Both  WeChat and QQ allow users to link bank accounts and make secure  payments directly from their smartphones. Both networks have over 650  million users apiece, and are linked to over 300 million bank accounts.  WeChat’s importance and dominance is evidenced by Didi Chuxing, China’s  largest ride sharing service, backed and partially owned by both Tencent  and Alibaba. Didi Chuxing’s scale and dominant market position drove  Uber out of China largely by removing Uber’s presence from WeChat in  2015, and eventually allowed Didi Chuxing to purchase a majority  position in Uber’s China business activities. China’s population is over  1.3 billion, which means substantial growth as these networks’  penetration and growth increase.


Tencent  also dominates the world in mobile gaming. Tencent owns Riot Games, the  creator of League of Legends, the world’s most popular game. At League  of Legends’ last world championship, viewership peaked at 14 million,  with 30 million people tuning in over the course of the games.

With  a strong management team that has grown both revenue and EPS over 40%  in recent quarters, Tencent should benefit especially from China’s  consumer-focused economy and the extensive growth of China’s millenials’  use of social networks, mobile gaming, online shopping, and payments  applications. Analysts estimate revenue will increase from 151 billion  yuan in 2016 to 329 billion yuan in 2019.

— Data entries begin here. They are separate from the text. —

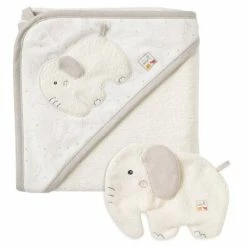 Best Pirce ⭐ Baby Fehn 2-tlg. Badeset Kapuzenbadetuch + Waschhandschuh NATUR aus Bio-Baumwolle 70 x 70 cm - Elefant 😍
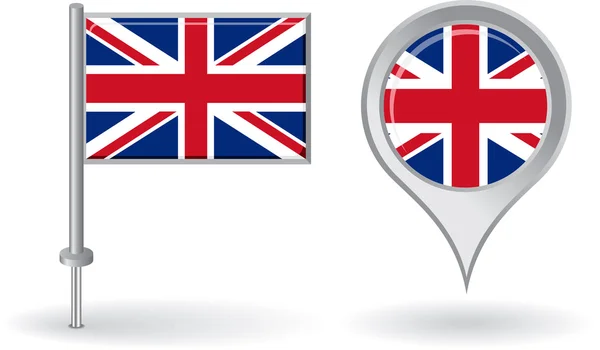 Britisches Pin-Symbol und Flagge mit dem Kartenzeiger. Vektor — Stockvektor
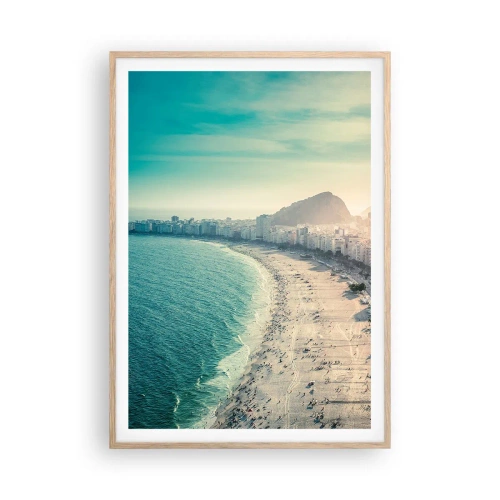 Poster in cornice rovere chiaro - Vacanze senza fine a Rio - 70x100 cm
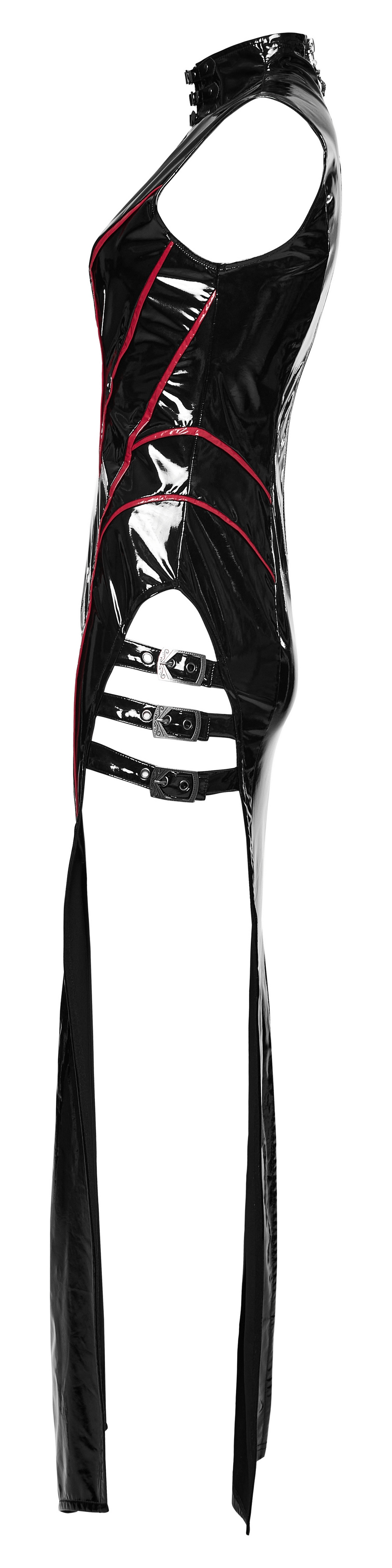Elegant Black Vinyl Long Dress with Red Ribbons - image 5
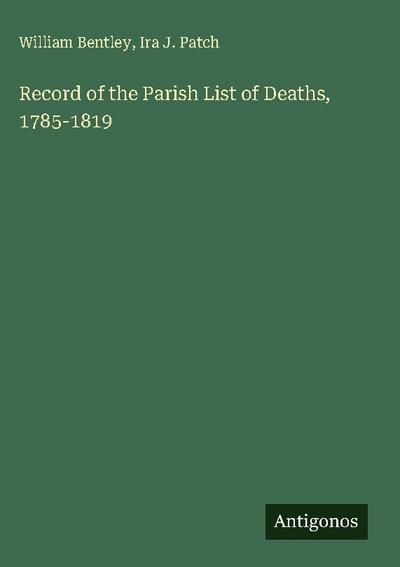 Record of the Parish List of Deaths, 1785-1819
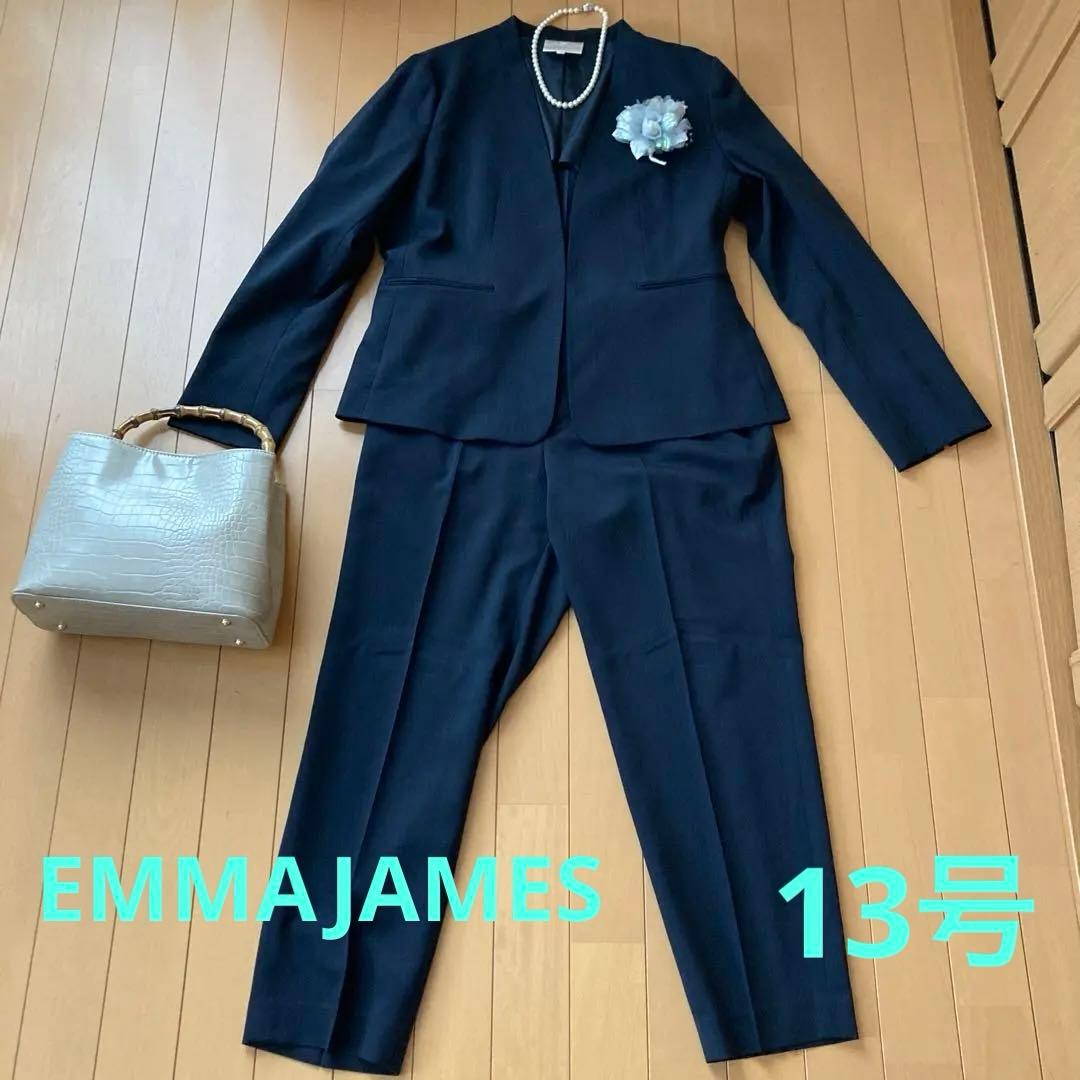 EMMAJAMES パンツスーツ　セットアップ　濃紺　13号　大きいサイズ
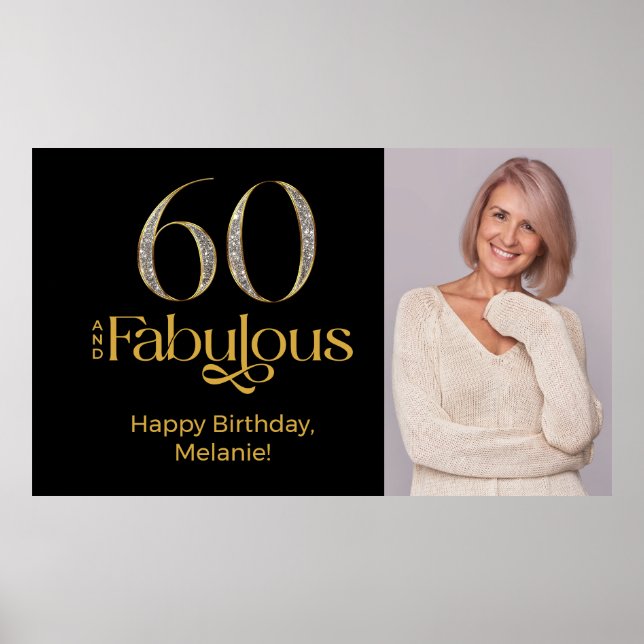 Sixty and Fabulous Gold Black 60th Birthday Photo Poster (Framsidan)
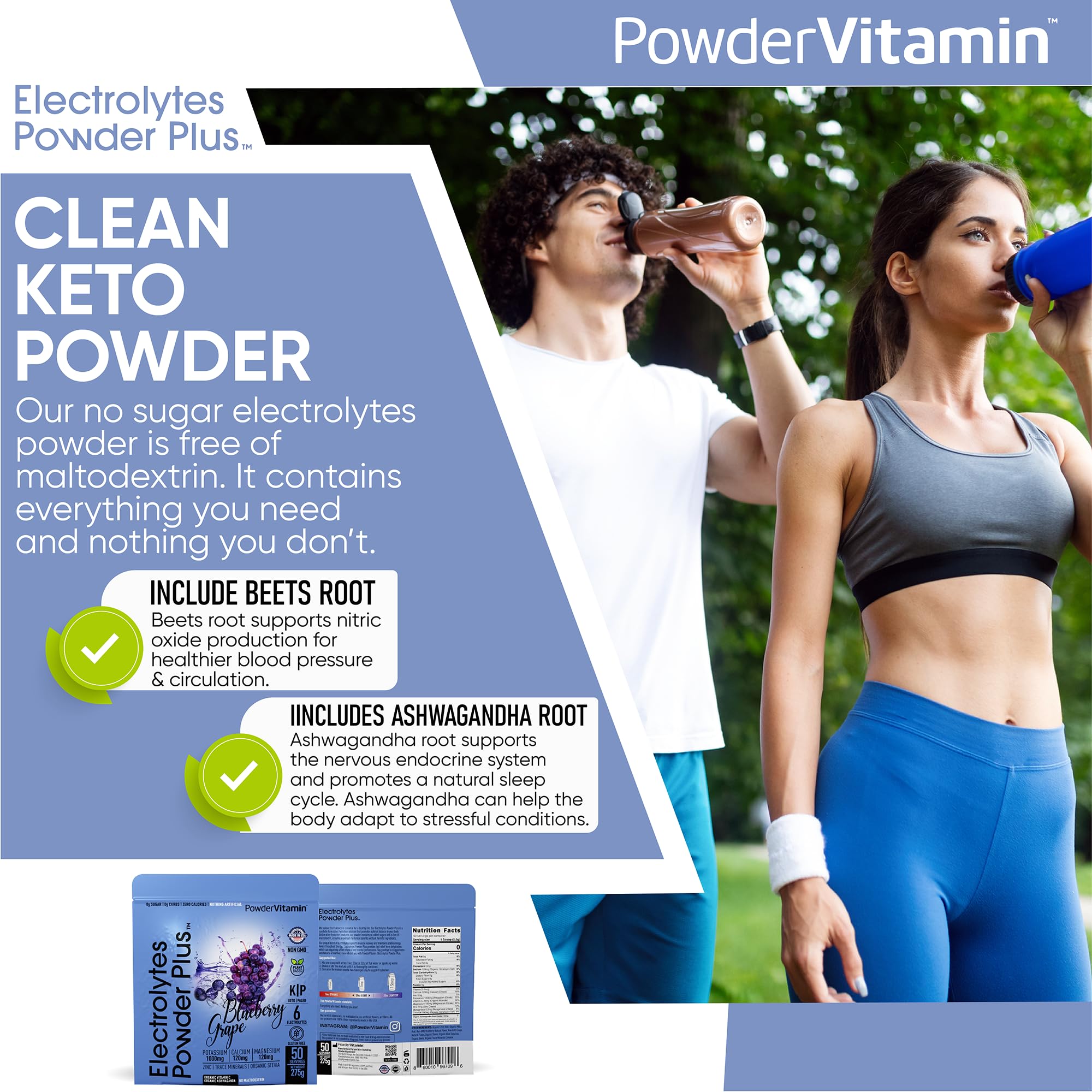 PowderVitamin Electrolytes Plus highlights organic beets, vitamin C and zinc.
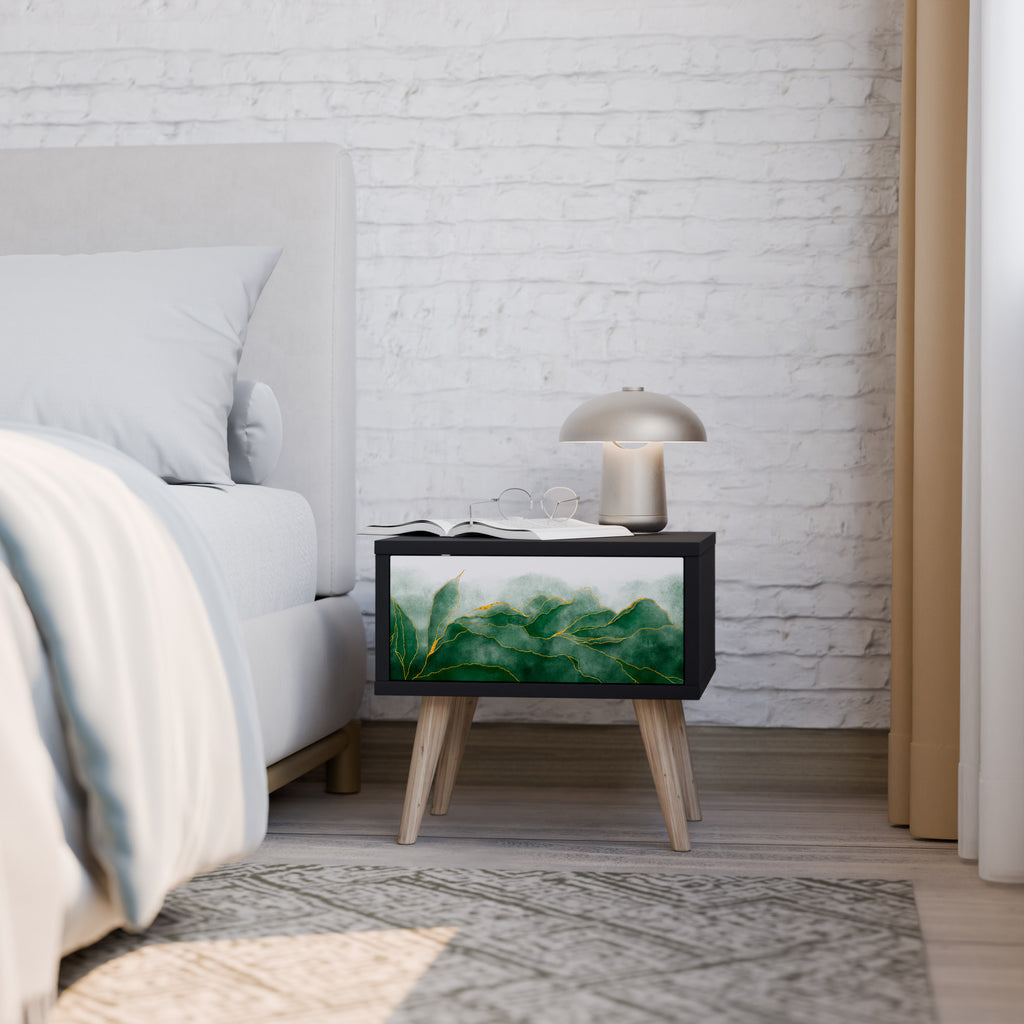 EXPENSIVE NATURE Nightstand in Black Finish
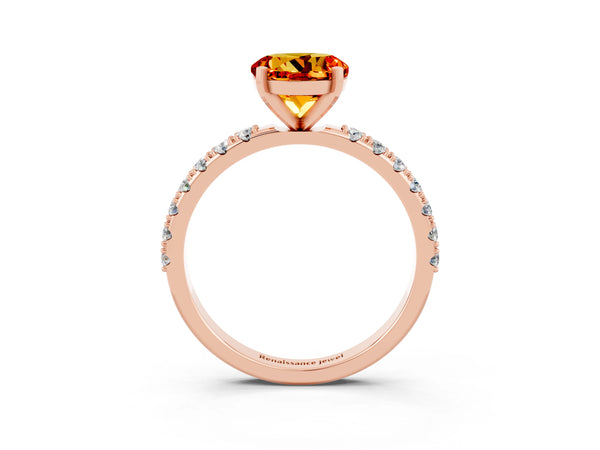 Rose gold Round Cut Citrine Solitaire Pavé Band with Four-Prong Setting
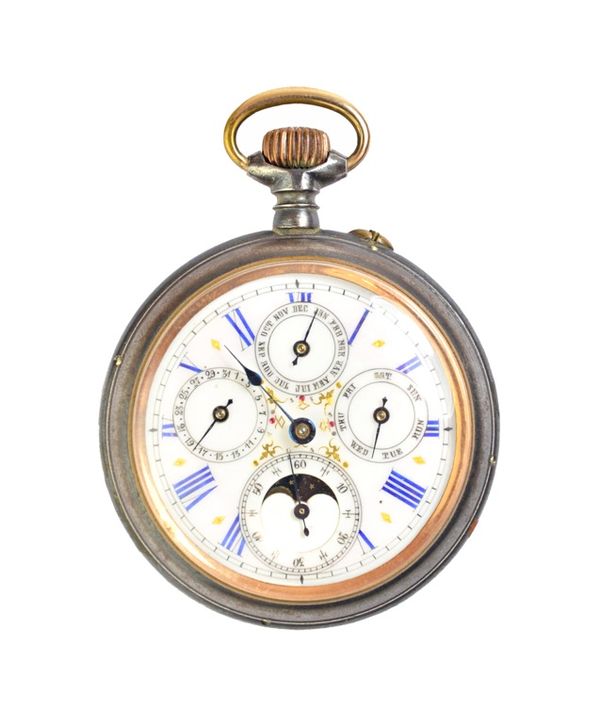 A gentleman's gun metal cased, keyless wind, openfaced calendar pocket watch, with an unsigned gilt jewelled lever movement, the enamelled dial with b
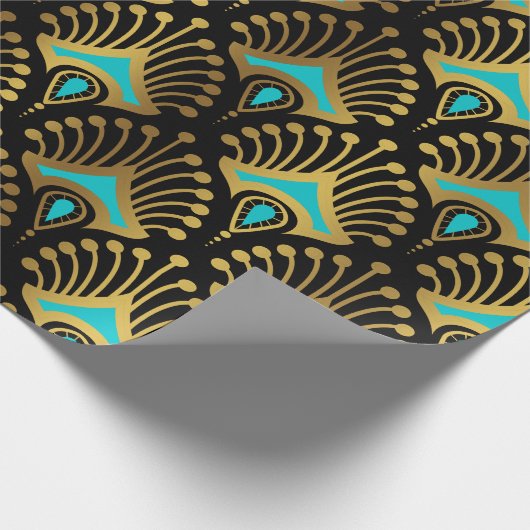 Goud en blauw Art Deco-patroon op zwart Cadeaupapier (Hoek)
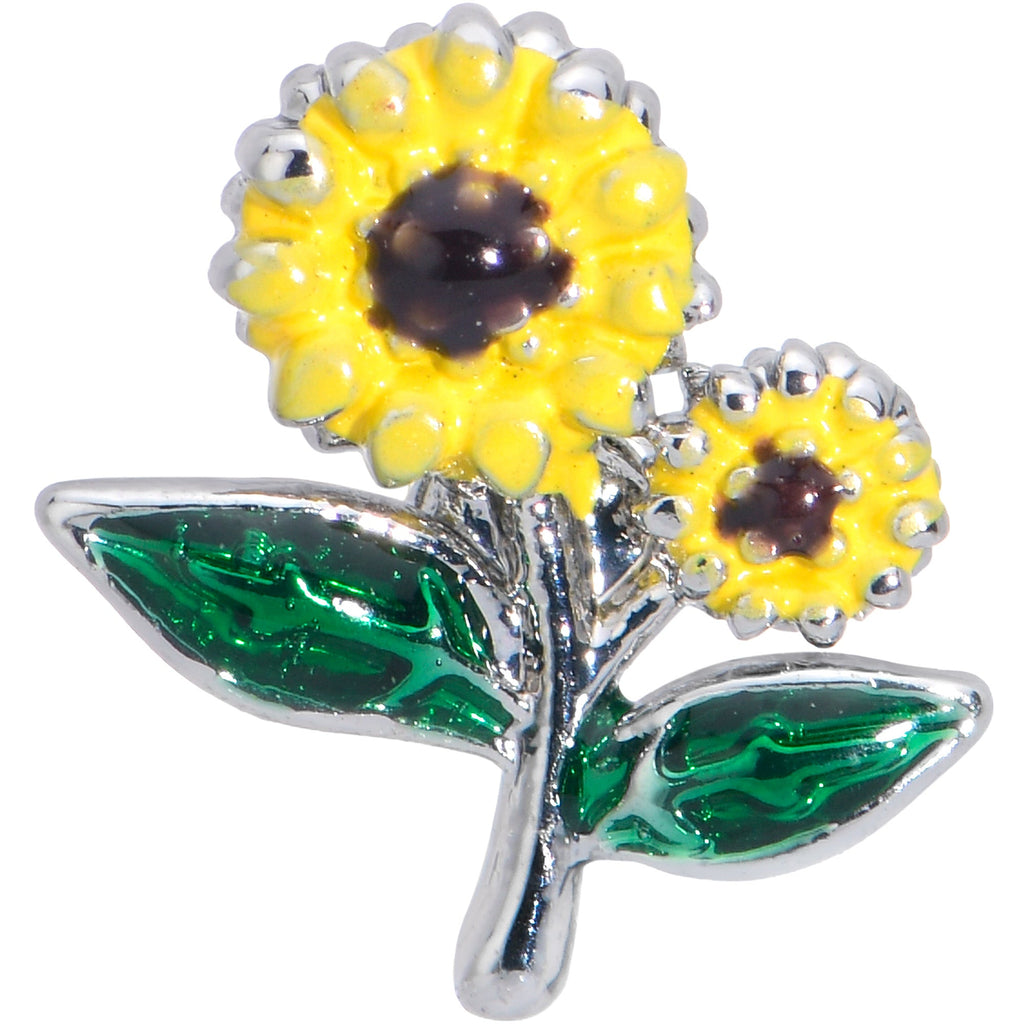 BodyCandy 16G 1/4 Cheery Inlay Sunflowers Labret — detail close-up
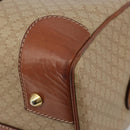CELINE Macadam Canvas Boston Bag PVC Beige Gold Auth 187859-16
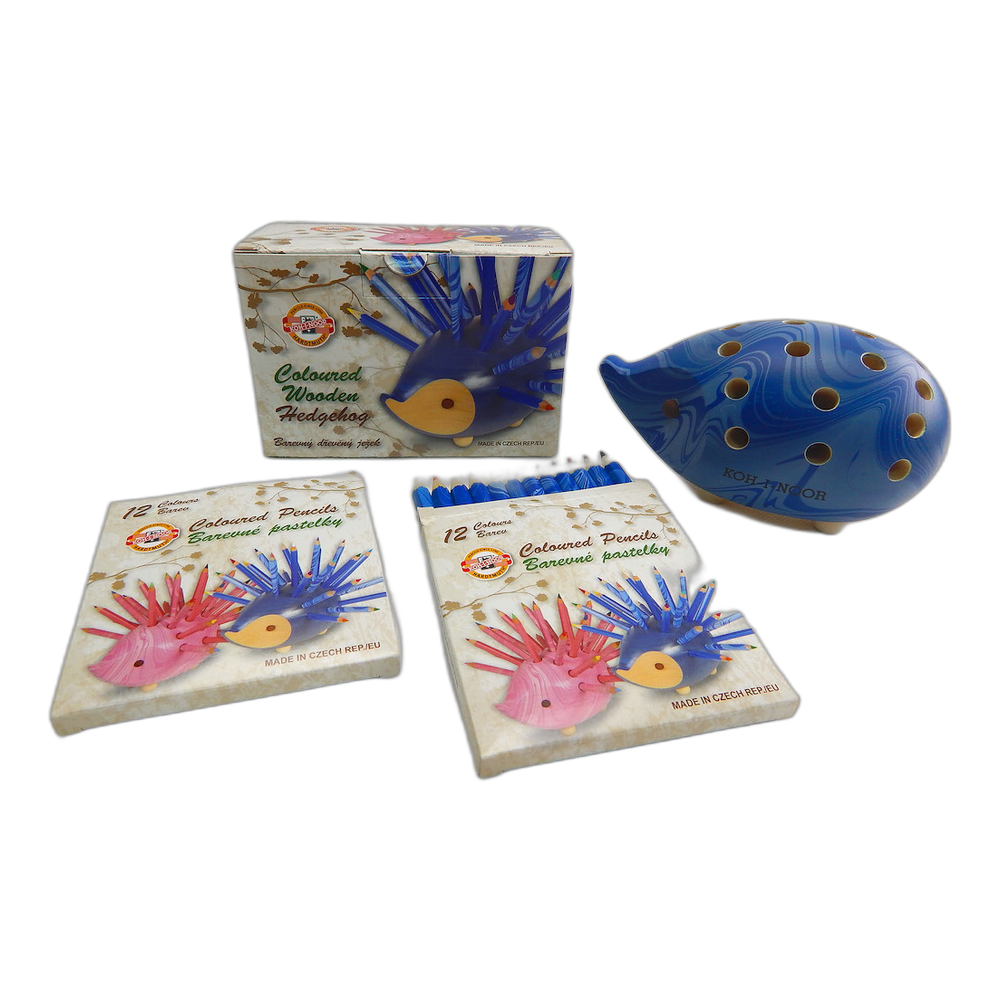 Koh-i-Noor Jezek Wooden Hedgehog 9960M Small Blue with 24 Magic Pencils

Although  relatively obscure in the US, Tencent is now the tenth largest company  in the world today, based on market capitalization, and is using its  vast knowledge and expertise to expand into several other emerging  markets. Many US investors first heard of Tencent when the company  bought 5% of Tesla. Tencent opened its first data center in the US last  month in Silicon Valley, expanding its cloud-computing services to the  US market, and recently announced it is opening an artificial  intelligence laboratory in Seattle. Tencent is regarded as China’s  premier employer and attracts employees from the world’s leading  investment banking and consulting firms. Its US ADR symbol is TCEHY, and  I believe its stock price will benefit greatly from this theme and  these catalysts coming to fruition.

For  investors who want a more diversified exposure to China’s consumer  Internet theme, I recommend KWEB, an ETF sponsored by Krane Fund  Advisors LLC, based in New York City. I particularly like the  diversified consumer technology and Internet companies in this ETF, with  Tencent being its largest holding. I believe that other broad market  Chinese ETFs and equity mutual funds may perform well, but not as well  as Tencent in particular, and the Chinese consumer Internet technology  sector in general, driven by China’s rising middle class and the  increasing purchasing power of their tech- savvy mllennial cohort.